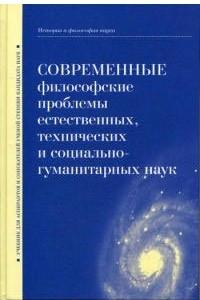 Современные философские проблемы естественных, технических и социально-гуманитарных наук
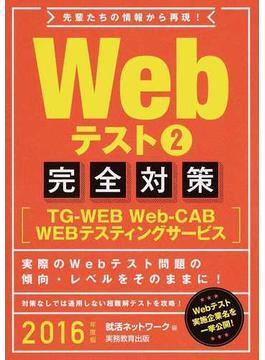 Webテスト 2016年度版2 完全対策〈TG−WEB・Web‐CAB・WEBテスティングサービス〉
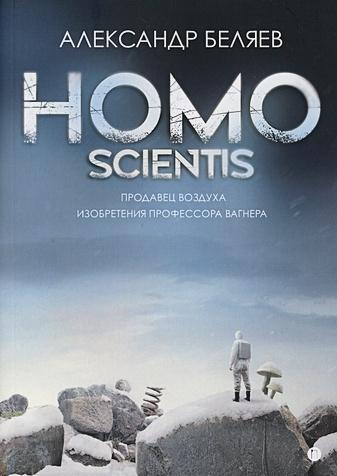 Беляев А.Р. - Homo scientis: Продавец воздуха. Изобретения профессора Вагнера обложка книги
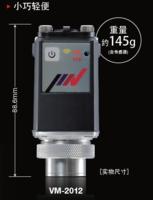 日本IMV公司 VM-2012 无线袖珍振动仪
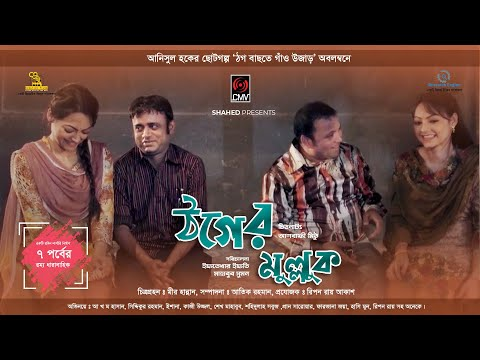 Thoger Mulluk | ঠগের মুল্লুক | Akhomo Hasan | Ishana | Siddik | Bangla Natok 2019 | Last Episode 07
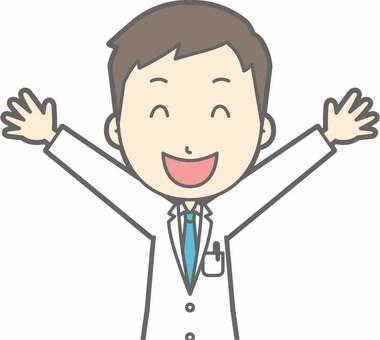 Young doctor - Banzai - bust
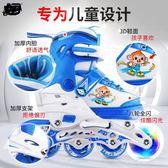 輪滑溜冰鞋兒童全套裝3歲初學者可調 JA1717『美鞋公社』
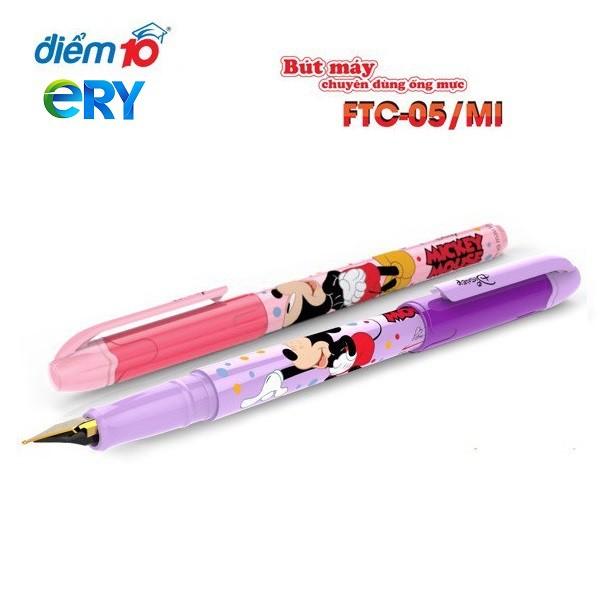 Bút máy sử dụng ống mực Điểm 10 FTC-05/MI, sản phẩm chất lượng cao và được kiểm tra chất lượng trước khi giao hàng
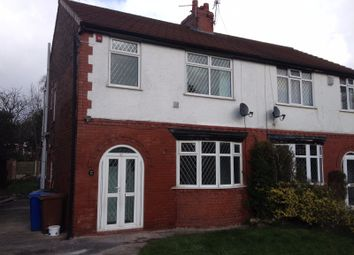 Thumbnail 3 bed semi-detached house to rent in Brown Lane, Heald Green, Greater Manchester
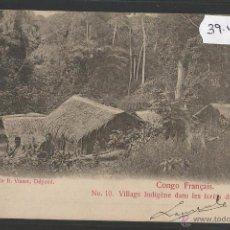 Postales: CONGO FRANCES - 10 PHOT· R.VISSER - VER REVERSO CIRCULADA - (39439). Lote 53305128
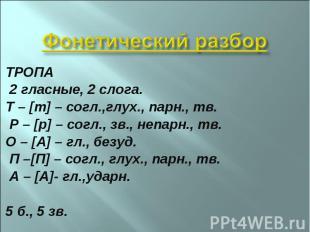 ТРОПА 2 гласные, 2 слога. Т – [т] – согл.,глух., парн., тв. Р – [р] – согл., зв.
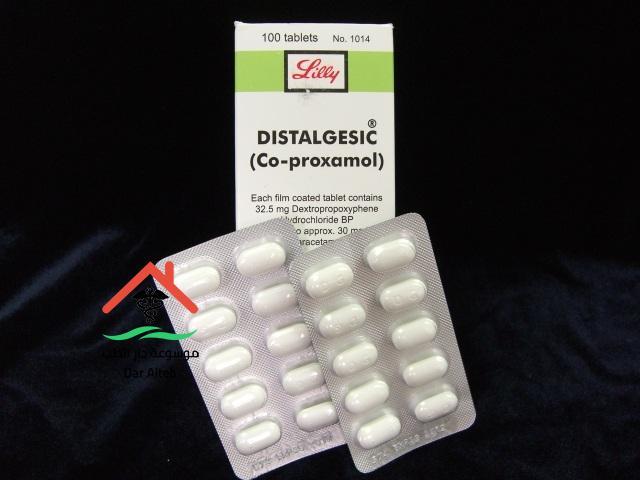 Photo of دواء ديستالجيسك Distalgesic الجرعة والاستعمال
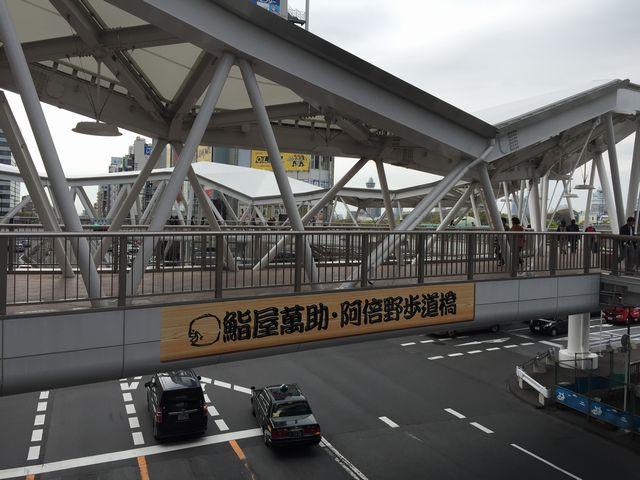 鮨屋萬助 阿倍野歩道橋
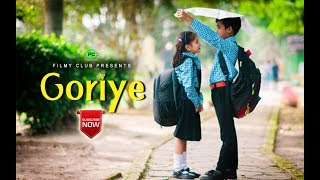 Goriye Tu Kinni Gori Hai | School Love Story | STREE |Ash King| Samarth Swarup | Qismat | Filmy Club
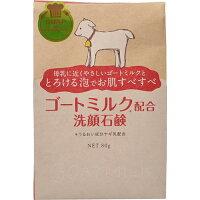 ゴートミルク配合洗顔石けん(80g)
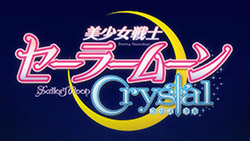 Sailor Moon Crystal   OP   02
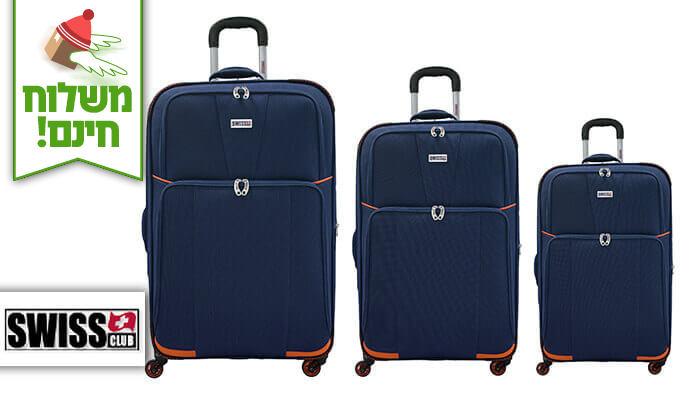 2 סט 3 מזוודות בדSWISS - משלוח חינם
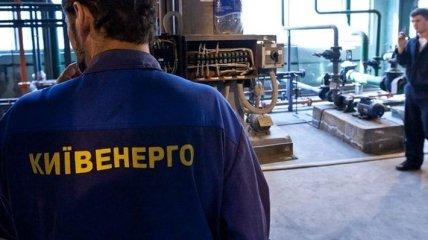 """В """"Киевэнерго"""" обьясняют космические платежки за отопление"""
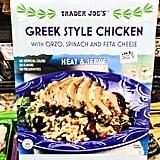 Greek Style Chicken ($7)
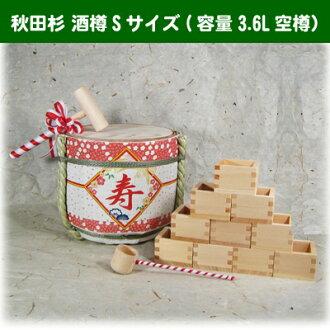 ●Free shipping [Akita cedar] mini-cutting of the New Year's rice cake sake barrel 2sho size [with ten hinoki measures] set Kotobuki handle [the liquor does not enter]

------------------------------------------------

Work request: All lines above starting at the one with "Photo of دواء" and ending at the one with "Greek Style Chicken ($7)", inclusive, are to be printed again exactly, with the pictures left out.

Written solution:
 Photo of دواء ديستالجيسك Distalgesic الجرعة والاستعمال
 鮨屋萬助 阿倍野歩道橋
 Goriye Tu Kinni Gori Hai | School Love Story | STREE |Ash King| Samarth Swarup | Qismat | Filmy Club
 ゴートミルク配合洗顔石けん(80g)
 Sailor Moon Crystal   OP   02
 2 סט 3 מזוודות בדSWISS - משלוח חינם
 """В """"Киевэнерго"""" обьясняют космические платежки за отопление"""
 Greek Style Chicken ($7)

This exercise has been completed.